> [WHAT YOU NEED TO DO]
Would you please set down, word for word, the lines from the one with "愛川中学校で講演する北極冒険家の荻田泰永さん" through the final line of the data below, omitting any pictures?

═════ SUPPLIED MATERIAL

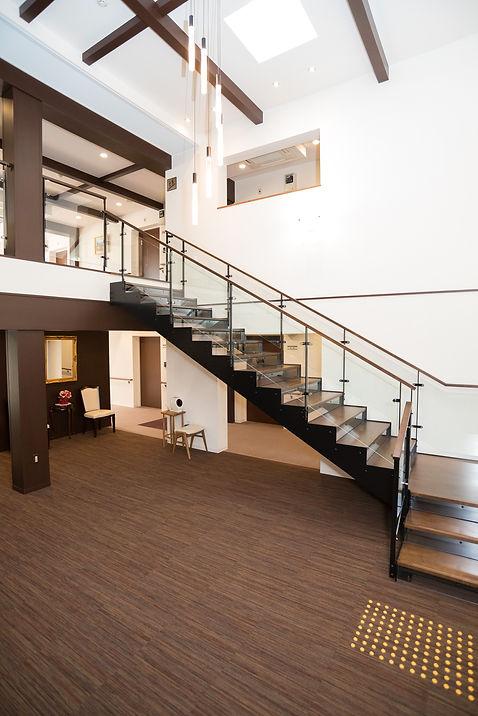 サービス付き高齢者向け住宅清住の杜町田吹き抜け天井階段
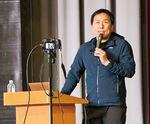 愛川中学校で講演する北極冒険家の荻田泰永さん
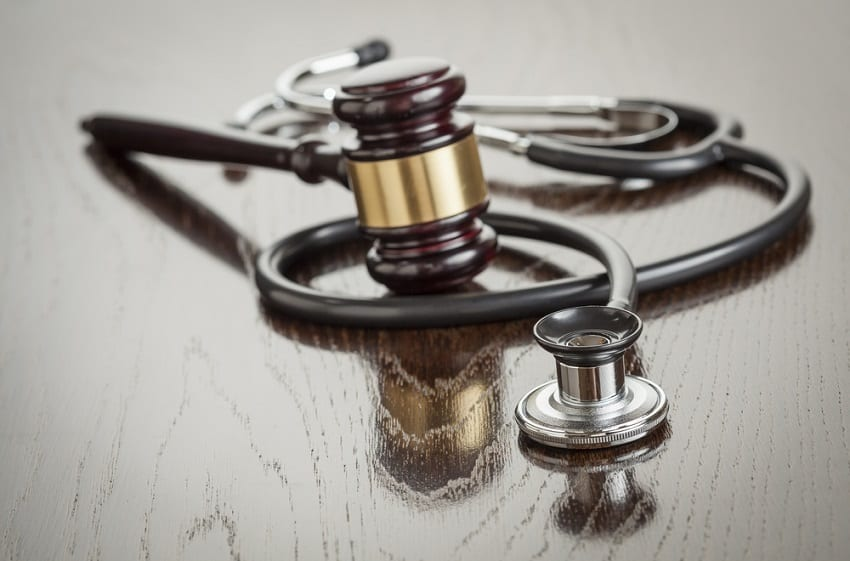 negligencias-medicas-abogado-carlos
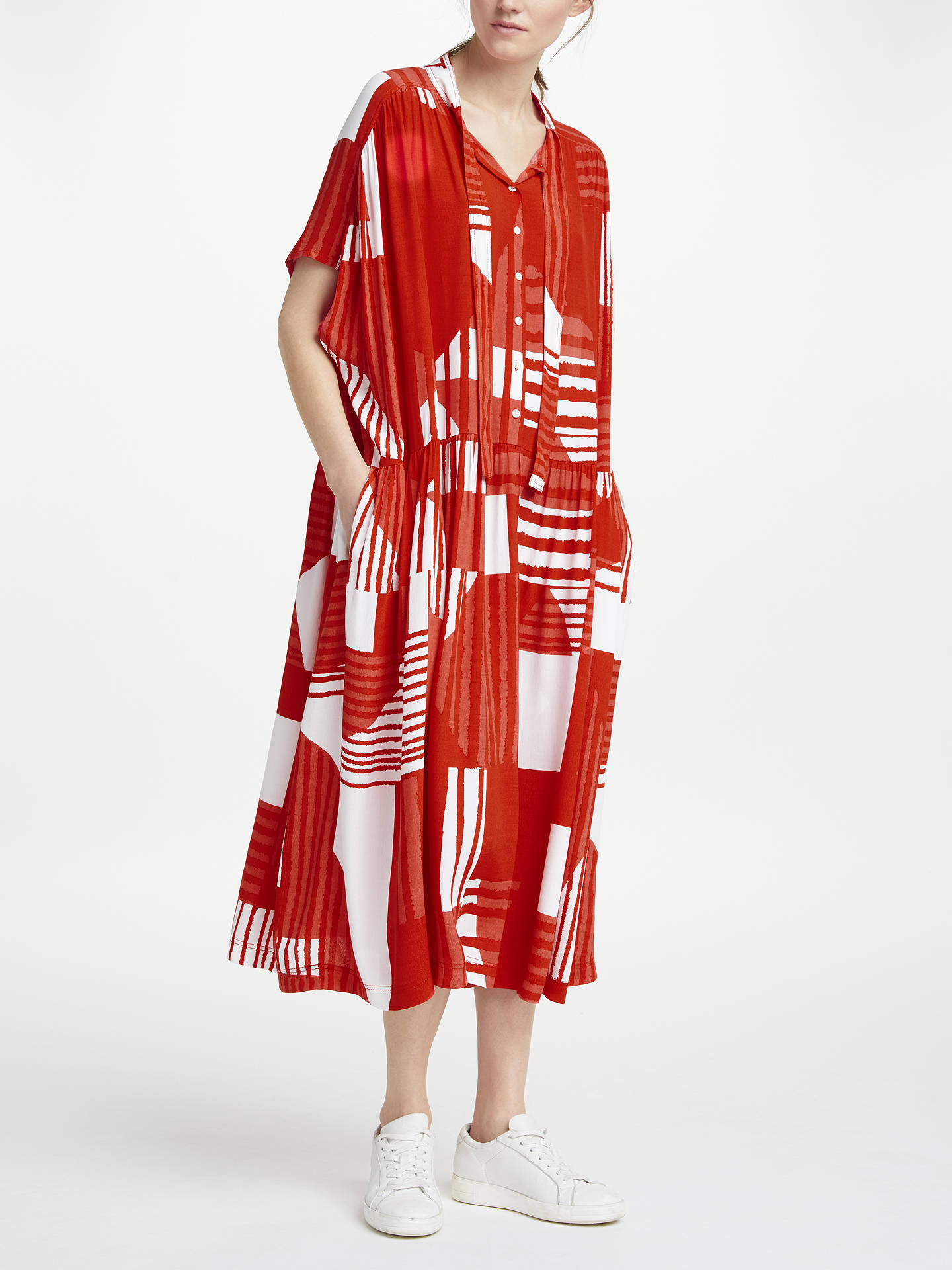 Red Dresses Online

══════════

> [TASK ANSWER]
 愛川中学校で講演する北極冒険家の荻田泰永さん
 negligencias-medicas-abogado-carlos
 Red Dresses Online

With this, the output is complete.